▶ **FRAGMENTO PROPORCIONADO**
# Temporizador analogico microondas suma minutos



## Jeronimo17 (Oct 31, 2018)

Hola,

Desde hace tiempo el microondas de mi casa casi siempre el temporizador analógico anda al revés, empieza a sumar minutos.
¿Que tipo de motor llevan? ¿por que puede pasar? ¿dureza o condensador?

Gracias


----------



## DOSMETROS (Oct 31, 2018)

Puede ser a cuerda, o que tenga un motorcito sincrónico , prueba a desmontarlo y limpiarlo con algún solvente cómo nafta , suele ser el lugar preferido de las cucarachitas . . .


----------



## Fogonazo (Oct 31, 2018)

DOSMETROS dijo:


> Puede ser a cuerda, o que tenga un motorcito sincrónico , prueba a desmontarlo y limpiarlo con algún solvente cómo nafta , suele ser el _*lugar preferido de las cucarachitas*_ . . .



¡ Queroso !


----------



## pandacba (Oct 31, 2018)

No se les ocurra limpiar  con nafta el motor de una amoladora o similar(motor universal) al ponerla en marcha...


----------



## Jeronimo17 (Nov 1, 2018)

¿Estáis hablando en serio?



DOSMETROS dijo:


> Puede ser a cuerda, o que tenga un motorcito sincrónico , prueba a desmontarlo y limpiarlo con algún solvente cómo nafta , suele ser el lugar preferido de las cucarachitas . . .



De cuerda no es, lleva un pequeño motor (motor de espiras de sombra?) y pregunto que por que anda al revés y suma los minutos a una velocidad correcta, se que el motor del plato si es normal que ande para un lado u otro y el motor de un exprimidor no estoy seguro de si arranca en ambas direcciones o es cambio mecánico, pero este seguro que debe ir siempre en la dirección de restar.

▶ **ENUNCIADO**
Reproduce del hilo sobre el temporizador del microondas el tramo que va desde "## pandacba (Oct" hasta "hablando en serio?", ambos incluidos. Los registros no intervienen en esto.

▶ **CONJUNTO DE DATOS**
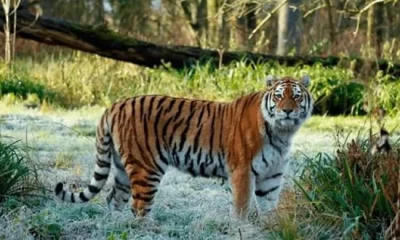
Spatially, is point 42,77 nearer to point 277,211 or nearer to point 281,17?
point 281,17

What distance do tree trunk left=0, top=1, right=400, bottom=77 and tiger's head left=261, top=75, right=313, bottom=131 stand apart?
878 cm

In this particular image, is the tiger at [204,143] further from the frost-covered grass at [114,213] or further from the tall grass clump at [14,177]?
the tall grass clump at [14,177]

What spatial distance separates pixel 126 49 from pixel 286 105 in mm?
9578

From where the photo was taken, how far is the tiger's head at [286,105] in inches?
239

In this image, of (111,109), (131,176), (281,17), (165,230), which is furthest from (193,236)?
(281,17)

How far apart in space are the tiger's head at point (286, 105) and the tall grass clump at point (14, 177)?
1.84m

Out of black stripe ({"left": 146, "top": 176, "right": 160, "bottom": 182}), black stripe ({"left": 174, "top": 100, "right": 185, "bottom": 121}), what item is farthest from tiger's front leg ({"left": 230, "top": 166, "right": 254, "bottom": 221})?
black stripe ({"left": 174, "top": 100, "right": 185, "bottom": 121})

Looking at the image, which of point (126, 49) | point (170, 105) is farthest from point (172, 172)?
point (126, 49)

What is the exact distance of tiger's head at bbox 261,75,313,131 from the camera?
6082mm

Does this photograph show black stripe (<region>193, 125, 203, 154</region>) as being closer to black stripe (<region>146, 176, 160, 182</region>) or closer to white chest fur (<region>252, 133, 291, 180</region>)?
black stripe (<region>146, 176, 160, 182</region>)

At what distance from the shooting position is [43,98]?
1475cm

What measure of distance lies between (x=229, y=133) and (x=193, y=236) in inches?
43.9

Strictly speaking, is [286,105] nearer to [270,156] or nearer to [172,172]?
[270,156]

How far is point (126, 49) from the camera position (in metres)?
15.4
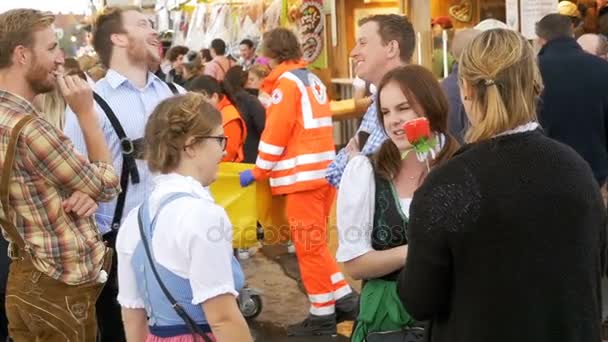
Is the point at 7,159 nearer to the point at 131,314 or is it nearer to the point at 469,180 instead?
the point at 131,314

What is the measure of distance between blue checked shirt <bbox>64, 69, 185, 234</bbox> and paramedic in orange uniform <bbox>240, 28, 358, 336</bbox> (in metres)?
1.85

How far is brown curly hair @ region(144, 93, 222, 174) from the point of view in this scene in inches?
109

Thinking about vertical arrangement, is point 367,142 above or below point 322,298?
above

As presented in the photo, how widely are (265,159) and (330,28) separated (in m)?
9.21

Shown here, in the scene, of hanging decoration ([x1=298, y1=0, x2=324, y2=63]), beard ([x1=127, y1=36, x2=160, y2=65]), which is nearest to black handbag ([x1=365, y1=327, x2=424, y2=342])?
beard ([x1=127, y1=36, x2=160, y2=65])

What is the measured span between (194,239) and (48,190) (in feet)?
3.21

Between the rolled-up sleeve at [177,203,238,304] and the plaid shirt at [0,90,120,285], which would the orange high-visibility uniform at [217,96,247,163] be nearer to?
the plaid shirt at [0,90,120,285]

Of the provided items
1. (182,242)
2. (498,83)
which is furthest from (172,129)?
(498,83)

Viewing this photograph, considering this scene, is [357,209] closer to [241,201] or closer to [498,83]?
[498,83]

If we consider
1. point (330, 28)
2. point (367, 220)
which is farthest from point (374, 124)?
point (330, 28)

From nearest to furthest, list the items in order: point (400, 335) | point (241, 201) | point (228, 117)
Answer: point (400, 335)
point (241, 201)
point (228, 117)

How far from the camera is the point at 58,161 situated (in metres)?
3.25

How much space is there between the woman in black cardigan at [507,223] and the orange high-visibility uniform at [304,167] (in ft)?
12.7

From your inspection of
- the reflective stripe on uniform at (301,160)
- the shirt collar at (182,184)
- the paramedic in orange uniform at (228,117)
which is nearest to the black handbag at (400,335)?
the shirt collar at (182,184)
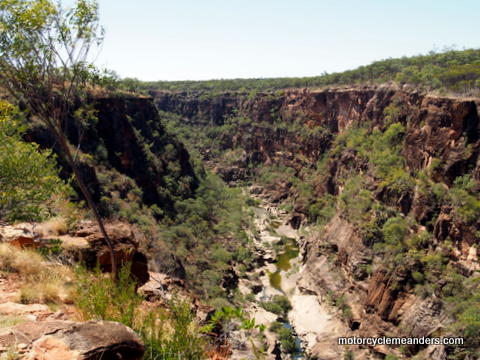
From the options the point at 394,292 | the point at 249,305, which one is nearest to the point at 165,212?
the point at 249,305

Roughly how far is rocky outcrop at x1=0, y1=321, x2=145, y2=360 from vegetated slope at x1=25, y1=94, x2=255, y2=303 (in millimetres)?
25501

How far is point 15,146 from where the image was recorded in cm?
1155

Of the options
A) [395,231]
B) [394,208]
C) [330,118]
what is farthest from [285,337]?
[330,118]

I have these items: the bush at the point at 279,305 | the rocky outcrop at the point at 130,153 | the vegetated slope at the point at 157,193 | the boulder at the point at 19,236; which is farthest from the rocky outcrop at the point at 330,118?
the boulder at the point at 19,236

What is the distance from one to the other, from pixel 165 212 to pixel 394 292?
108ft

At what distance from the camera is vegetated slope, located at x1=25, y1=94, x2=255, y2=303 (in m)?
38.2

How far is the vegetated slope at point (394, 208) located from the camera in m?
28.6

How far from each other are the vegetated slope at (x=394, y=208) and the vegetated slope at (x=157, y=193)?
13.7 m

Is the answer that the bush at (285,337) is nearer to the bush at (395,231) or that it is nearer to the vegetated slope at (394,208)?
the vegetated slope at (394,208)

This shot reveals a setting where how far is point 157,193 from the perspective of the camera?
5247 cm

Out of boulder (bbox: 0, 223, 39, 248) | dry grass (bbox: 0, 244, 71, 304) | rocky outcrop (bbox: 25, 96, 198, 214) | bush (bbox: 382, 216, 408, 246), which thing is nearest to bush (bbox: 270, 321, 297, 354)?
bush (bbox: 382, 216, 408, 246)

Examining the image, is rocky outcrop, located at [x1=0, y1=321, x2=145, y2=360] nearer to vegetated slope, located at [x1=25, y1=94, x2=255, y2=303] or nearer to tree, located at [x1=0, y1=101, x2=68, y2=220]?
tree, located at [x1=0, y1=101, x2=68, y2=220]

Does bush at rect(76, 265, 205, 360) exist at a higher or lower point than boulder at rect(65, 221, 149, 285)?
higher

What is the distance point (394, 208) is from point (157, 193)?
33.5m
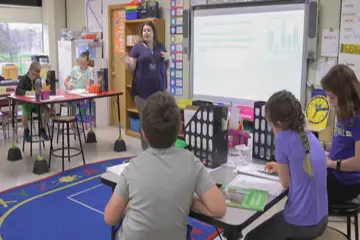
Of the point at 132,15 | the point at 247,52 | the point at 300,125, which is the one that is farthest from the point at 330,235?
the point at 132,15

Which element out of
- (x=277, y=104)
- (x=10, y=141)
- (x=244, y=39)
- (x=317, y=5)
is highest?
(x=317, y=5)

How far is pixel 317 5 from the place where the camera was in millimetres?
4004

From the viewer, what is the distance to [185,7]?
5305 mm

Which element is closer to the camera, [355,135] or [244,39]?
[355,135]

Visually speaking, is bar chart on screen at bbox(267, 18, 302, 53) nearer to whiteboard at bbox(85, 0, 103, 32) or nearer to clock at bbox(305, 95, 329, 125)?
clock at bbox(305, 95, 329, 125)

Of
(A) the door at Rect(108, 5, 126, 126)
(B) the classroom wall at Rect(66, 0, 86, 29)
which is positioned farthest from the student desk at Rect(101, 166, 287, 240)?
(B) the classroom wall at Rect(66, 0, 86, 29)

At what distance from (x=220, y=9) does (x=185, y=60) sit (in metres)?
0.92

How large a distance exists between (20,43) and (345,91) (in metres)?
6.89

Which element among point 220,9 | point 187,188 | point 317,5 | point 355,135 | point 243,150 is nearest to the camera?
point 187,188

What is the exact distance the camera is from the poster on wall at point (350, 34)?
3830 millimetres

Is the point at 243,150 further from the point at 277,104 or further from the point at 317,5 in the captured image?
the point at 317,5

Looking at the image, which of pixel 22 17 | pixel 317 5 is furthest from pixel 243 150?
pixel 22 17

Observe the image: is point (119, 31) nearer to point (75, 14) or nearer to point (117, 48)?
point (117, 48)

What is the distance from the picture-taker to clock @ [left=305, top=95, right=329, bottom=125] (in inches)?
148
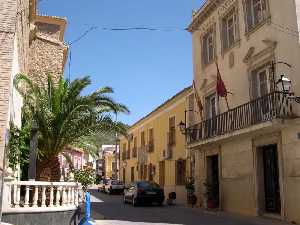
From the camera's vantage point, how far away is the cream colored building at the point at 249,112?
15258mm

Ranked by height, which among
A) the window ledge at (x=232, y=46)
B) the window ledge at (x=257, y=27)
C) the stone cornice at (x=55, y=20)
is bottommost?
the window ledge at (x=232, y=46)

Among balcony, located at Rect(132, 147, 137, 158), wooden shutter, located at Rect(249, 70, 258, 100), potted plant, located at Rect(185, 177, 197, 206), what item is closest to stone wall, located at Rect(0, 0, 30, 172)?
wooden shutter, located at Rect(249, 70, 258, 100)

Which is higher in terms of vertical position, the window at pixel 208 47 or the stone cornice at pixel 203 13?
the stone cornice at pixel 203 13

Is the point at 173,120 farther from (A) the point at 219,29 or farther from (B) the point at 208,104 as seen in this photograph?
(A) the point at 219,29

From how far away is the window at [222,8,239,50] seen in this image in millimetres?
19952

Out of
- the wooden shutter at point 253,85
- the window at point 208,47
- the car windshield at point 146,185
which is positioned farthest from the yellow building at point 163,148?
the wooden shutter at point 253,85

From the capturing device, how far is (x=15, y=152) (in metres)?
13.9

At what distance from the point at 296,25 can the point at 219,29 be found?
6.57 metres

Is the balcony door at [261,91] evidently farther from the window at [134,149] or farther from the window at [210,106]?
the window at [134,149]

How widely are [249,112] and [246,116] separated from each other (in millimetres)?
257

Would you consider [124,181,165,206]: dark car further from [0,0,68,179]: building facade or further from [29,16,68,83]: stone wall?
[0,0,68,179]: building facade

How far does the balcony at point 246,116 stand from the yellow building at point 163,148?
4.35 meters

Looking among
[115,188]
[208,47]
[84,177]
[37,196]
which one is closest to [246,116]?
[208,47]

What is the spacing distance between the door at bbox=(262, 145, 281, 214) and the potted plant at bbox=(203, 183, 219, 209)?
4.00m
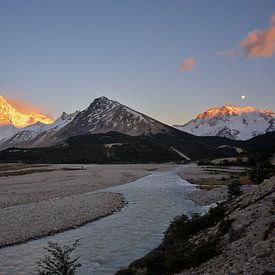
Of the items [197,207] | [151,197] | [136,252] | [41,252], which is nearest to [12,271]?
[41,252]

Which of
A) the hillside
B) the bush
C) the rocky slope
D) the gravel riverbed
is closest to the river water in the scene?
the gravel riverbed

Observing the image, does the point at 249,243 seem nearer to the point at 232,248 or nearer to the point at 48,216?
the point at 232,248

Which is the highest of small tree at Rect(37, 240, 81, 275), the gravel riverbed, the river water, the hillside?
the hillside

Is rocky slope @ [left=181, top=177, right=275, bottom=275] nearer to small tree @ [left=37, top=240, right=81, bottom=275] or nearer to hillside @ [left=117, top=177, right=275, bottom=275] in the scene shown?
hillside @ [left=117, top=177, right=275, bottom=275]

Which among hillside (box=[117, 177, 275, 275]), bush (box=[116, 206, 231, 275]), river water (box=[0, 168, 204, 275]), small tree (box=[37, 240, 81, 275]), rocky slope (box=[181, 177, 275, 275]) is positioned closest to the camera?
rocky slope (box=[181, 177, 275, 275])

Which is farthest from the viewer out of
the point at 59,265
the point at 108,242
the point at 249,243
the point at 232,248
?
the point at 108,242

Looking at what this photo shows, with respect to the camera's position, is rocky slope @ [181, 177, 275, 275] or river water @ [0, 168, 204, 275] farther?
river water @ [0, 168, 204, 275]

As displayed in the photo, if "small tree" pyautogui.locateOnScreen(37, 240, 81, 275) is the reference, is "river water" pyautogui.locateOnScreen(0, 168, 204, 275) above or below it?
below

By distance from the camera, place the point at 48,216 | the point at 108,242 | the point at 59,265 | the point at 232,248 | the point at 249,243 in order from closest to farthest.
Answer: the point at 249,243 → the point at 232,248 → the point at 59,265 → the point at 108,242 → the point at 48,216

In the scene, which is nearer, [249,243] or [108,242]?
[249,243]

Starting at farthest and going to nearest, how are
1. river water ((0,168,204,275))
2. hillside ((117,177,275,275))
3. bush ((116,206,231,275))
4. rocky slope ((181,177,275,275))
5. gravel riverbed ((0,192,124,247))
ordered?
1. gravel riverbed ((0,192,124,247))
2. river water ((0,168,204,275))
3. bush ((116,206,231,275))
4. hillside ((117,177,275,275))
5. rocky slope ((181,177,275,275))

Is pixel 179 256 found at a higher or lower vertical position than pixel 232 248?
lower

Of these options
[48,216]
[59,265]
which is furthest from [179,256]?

▶ **RESPUESTA CORRECTA**
## pandacba (Oct 31, 2018)

No se les ocurra limpiar  con nafta el motor de una amoladora o similar(motor universal) al ponerla en marcha...


----------



## Jeronimo17 (Nov 1, 2018)

¿Estáis hablando en serio?